Classes Mr. Schwartz taught, Dion said, were "a rite of passage for a generation of painters who passed through the Museum School."

The artist's own rite of passage from poverty to galleries was as improbable as his subject matter and the titles he chose for his work. Take "Vienna Blood: Dirty Dancing on the Danube," a 1988 painting that Dion described as depicting "many of his Olympus of composers and philosophers . . . under a sky that seems to be filled with these floating distorted female bodies, who seem to be the muses who gave birth to these heroes."

The youngest of five brothers, Mr. Schwartz grew up in Revere. His father, a jewelry designer left destitute in the Great Depression, essentially abandoned the family to look for work in California. Mr. Schwartz was barely school age and his family was "extremely poor, poor like you can't imagine now," said his niece Paula Apsell of Boston.

Still, his mother scraped together money to send Mr. Schwartz to children's classes each Saturday morning at the MFA, where his talent was apparent. His brother David encouraged Mr. Schwartz to serve in the Army so he could go to college. Using the GI Bill, Mr. Schwartz studied at the Museum School, and spent two years in France and Austria on a fellowship.

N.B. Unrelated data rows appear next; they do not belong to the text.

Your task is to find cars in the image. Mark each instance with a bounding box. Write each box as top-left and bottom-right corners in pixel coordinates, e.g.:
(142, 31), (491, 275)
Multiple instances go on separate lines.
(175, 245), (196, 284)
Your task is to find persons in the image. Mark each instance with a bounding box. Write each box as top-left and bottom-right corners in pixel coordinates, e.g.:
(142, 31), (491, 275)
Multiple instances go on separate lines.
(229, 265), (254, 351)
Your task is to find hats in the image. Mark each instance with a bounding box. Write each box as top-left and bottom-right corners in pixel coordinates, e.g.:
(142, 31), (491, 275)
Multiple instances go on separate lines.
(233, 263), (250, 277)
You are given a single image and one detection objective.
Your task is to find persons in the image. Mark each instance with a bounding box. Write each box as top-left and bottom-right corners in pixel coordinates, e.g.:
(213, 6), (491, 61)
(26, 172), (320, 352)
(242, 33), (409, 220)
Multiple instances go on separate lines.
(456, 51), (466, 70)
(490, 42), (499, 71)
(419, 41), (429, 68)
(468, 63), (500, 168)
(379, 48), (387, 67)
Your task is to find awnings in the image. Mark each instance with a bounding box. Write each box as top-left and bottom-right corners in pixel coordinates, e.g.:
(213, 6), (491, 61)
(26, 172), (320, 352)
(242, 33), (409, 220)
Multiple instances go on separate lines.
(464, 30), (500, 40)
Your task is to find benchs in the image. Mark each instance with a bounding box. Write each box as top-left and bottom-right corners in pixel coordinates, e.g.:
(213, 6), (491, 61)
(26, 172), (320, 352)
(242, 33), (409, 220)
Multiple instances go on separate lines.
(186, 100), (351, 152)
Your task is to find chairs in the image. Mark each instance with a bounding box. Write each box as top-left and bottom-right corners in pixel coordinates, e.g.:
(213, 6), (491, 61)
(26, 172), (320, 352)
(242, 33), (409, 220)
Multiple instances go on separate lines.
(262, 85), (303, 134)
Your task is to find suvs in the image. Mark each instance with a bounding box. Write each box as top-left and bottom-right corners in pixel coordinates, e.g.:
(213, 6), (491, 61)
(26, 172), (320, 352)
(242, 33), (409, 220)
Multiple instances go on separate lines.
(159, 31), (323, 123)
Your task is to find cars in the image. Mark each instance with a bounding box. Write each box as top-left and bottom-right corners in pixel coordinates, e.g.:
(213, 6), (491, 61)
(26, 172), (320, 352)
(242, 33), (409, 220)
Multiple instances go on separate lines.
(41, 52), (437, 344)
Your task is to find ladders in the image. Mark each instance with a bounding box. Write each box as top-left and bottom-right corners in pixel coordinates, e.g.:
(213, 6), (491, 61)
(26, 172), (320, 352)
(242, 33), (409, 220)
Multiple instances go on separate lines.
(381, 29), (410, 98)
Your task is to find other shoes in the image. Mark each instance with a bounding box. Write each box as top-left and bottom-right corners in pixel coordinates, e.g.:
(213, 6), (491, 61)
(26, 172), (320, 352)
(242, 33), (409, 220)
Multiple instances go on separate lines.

By then, eccentricities defined his existence. At nearly 6-foot-5, he found the conventions of life a poor fit. Mr. Schwartz never got a driver's license or flew in a plane; he traveled to Europe by ship. Within several years of returning, he suffered a nervous breakdown and found an apartment on the corner of Garrison and St. Botolph streets in the Back Bay that was home until his health collapsed in the early 1990s.

From his windows he had an eye-level view of the names of favorite composers that were carved into stone near the roof of the Musician's Mutual Relief Society building across St. Botolph Street. When his building went condo, "I felt it was better to buy my apartment than to leave Beethoven and Haydn," he told the Globe in 1982.

An amateur musicologist who stumped all comers with his encompassing knowledge of classical composers, Mr. Schwartz rigged headphones to a transistor radio years before the advent of the Walkman, let alone the iPod. He painted to music, calling it "my religion."

"Bach is the Father, Beethoven is the Son, and Mozart the Holy Ghost," he told the Globe in 1990. "Wagner is the Devil, who, they say, sings the best tune."

His own tune fell silent after the 1990 exhibition was held when he was 62. The depression was so deep that Mr. Schwartz tried electroconvulsive therapy for a dozen years "and he spoke of it as torture," his niece said. "He just didn't metabolize medication, so that didn't help, either."

One day a couple of years ago, the darkness dissipated. No one knows why.

"I walked in and he said, 'Arthur, come in, sit down,' " Dion recalled. "I said, 'What happened to you?' And he said, 'I just decided, what the hell.' "

A year ago, Dion exhibited at Gallery NAGA a series Mr. Schwartz painted just before falling into the depression. As Mr. Schwartz emerged from creative paralysis, he filled pads with pencil drawings, which Dion will show at the gallery on April 13 during a gathering to commemorate Mr. Schwartz's life. Those who wish to attend should contact Gallery NAGA.

Meanwhile, friends say his unexpected return to creativity, and the attention it drew in Boston's art world, invites a long overdue reappraisal of Mr. Schwartz's work.

"In a sense, the work he did was about his life," Hawley said. "Each work was almost a biography, there were so many pieces and parts that reflected things that were going on in his head. And I don't think he was ever appreciated for his greatness. As far as I was concerned, he was one of the greatest colorists - a natural."

Newcomers to the paintings and drawings will find that Mr. Schwartz "took the history of the world and the progress of culture personally," Dion said.

"My intention," Mr. Schwartz wrote in 1982, "is to evoke painterly meditations on the unspeakable and unthinkable; to murder back into life, in the waning years of our century, a small measure of meaning in the search for an individual life on the way to an individual death."